# ACCIÓN REQUERIDA A:
Indica si cada afirmación concuerda con el texto de la página y justifica cada respuesta con las palabras decisivas, citadas literalmente: (i) Jean-Claude Romand mató a su familia el 9 de enero de 1993; (ii) El adversario fue publicado por Anagrama; (iii) el padre de la historia de El odio pasará 40 años en la cárcel.
# ACCIÓN REQUERIDA B:
Responde con datos del texto de la página, cada respuesta en una línea y marcada igual:
(i) ¿En qué año se hizo la miniserie para la televisión?
(ii) ¿Para qué organización aseguraba Romand a sus amigos que trabajaba?
(iii) ¿De qué ciudad es corresponsal Iñigo Domínguez?
# ACCIÓN REQUERIDA C:
Transcribe sin cambios el fragmento del texto de la página que empieza con las palabras que contienen "El relato de" y termina con "un extremo superior.".

# TEXTO DE LA PÁGINA:

———

De igual manera, se hicieron dos películas: en 1967 y en 2019, más una miniserie para la televisión en 1996.
Otro caso paradigmático es el de El adversario, de Emmanuel Carrère, quien cuenta la historia del falso médico Jean-Claude Romand, que el 9 de enero de 1993, agobiado por las deudas y las mentiras, mató a su esposa, sus dos hijos, a sus padres e intentó suicidarse sin conseguirlo.
El relato de El adversario, por ratos, asusta, porque confronta cómo aquel “médico”, que aseguraba a sus amigos trabajar para Organización Mundial de la Salud, había construido castillos en el aire que amenazaban con desplomarse al ser confrontados con la realidad, y cómo se tiene, por momentos, también, la sensación de que ese papel encarnado por Romand le puede corresponder a cualquier ciudadano que coquetee con las apariencias a un extremo superior.
Tanto A sangre fría como El adversario son dos libros que en su momento publicó Anagrama, editorial que hoy está en entredicho por la historia de El odio, en el que se aborda la muerte de los dos menores asesinados por su padre, que descuenta 40 años de prisión, pero que, por lo que establecen las leyes españolas, solo estará 25 en la cárcel.

La voz disonante
En medio del debate suscitado por la obra, el domingo 30 de marzo apareció en El País una columna de su corresponsal en Roma, Iñigo Domínguez, en la que defendía la necesidad de que sean los lectores quienes determinen el valor de la pieza escrita por Martín.

———

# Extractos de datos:
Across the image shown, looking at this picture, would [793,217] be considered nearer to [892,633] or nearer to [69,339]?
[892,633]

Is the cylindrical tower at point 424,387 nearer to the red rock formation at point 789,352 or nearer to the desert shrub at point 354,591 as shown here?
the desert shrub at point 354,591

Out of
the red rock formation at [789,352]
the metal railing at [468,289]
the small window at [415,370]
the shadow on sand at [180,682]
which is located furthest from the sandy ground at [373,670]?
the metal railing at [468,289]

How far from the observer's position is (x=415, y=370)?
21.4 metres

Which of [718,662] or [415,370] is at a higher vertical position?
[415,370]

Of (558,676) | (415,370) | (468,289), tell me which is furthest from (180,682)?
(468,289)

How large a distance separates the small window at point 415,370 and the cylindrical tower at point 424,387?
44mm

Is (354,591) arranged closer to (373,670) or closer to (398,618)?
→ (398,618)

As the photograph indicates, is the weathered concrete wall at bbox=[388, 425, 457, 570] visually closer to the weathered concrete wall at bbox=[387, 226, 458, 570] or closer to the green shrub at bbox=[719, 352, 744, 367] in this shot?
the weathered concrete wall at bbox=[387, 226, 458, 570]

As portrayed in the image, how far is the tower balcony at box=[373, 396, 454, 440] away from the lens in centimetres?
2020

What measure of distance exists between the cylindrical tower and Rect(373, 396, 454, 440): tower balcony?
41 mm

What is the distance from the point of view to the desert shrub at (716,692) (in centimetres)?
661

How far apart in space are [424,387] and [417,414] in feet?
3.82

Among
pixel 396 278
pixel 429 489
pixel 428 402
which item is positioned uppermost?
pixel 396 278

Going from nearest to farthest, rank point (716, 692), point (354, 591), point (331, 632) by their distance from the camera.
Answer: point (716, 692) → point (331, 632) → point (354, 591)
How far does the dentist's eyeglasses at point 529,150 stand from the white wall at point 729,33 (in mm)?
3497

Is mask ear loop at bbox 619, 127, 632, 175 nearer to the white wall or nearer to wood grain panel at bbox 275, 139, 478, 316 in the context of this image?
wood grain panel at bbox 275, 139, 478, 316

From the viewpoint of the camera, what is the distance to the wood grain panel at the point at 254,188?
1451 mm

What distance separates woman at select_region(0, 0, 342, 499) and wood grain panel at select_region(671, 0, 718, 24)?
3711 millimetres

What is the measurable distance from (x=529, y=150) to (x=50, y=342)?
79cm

———

# CASILLA DE RESPUESTA A:
(i) Sí: "que el 9 de enero de 1993, agobiado por las deudas y las mentiras, mató a su esposa, sus dos hijos, a sus padres"
(ii) Sí: "Tanto A sangre fría como El adversario son dos libros que en su momento publicó Anagrama"
(iii) No: "solo estará 25 en la cárcel"

# CASILLA DE RESPUESTA B:
(i) En 1996.
(ii) Para la Organización Mundial de la Salud.
(iii) De Roma.

# CASILLA DE RESPUESTA C:
El relato de El adversario, por ratos, asusta, porque confronta cómo aquel “médico”, que aseguraba a sus amigos trabajar para Organización Mundial de la Salud, había construido castillos en el aire que amenazaban con desplomarse al ser confrontados con la realidad, y cómo se tiene, por momentos, también, la sensación de que ese papel encarnado por Romand le puede corresponder a cualquier ciudadano que coquetee con las apariencias a un extremo superior.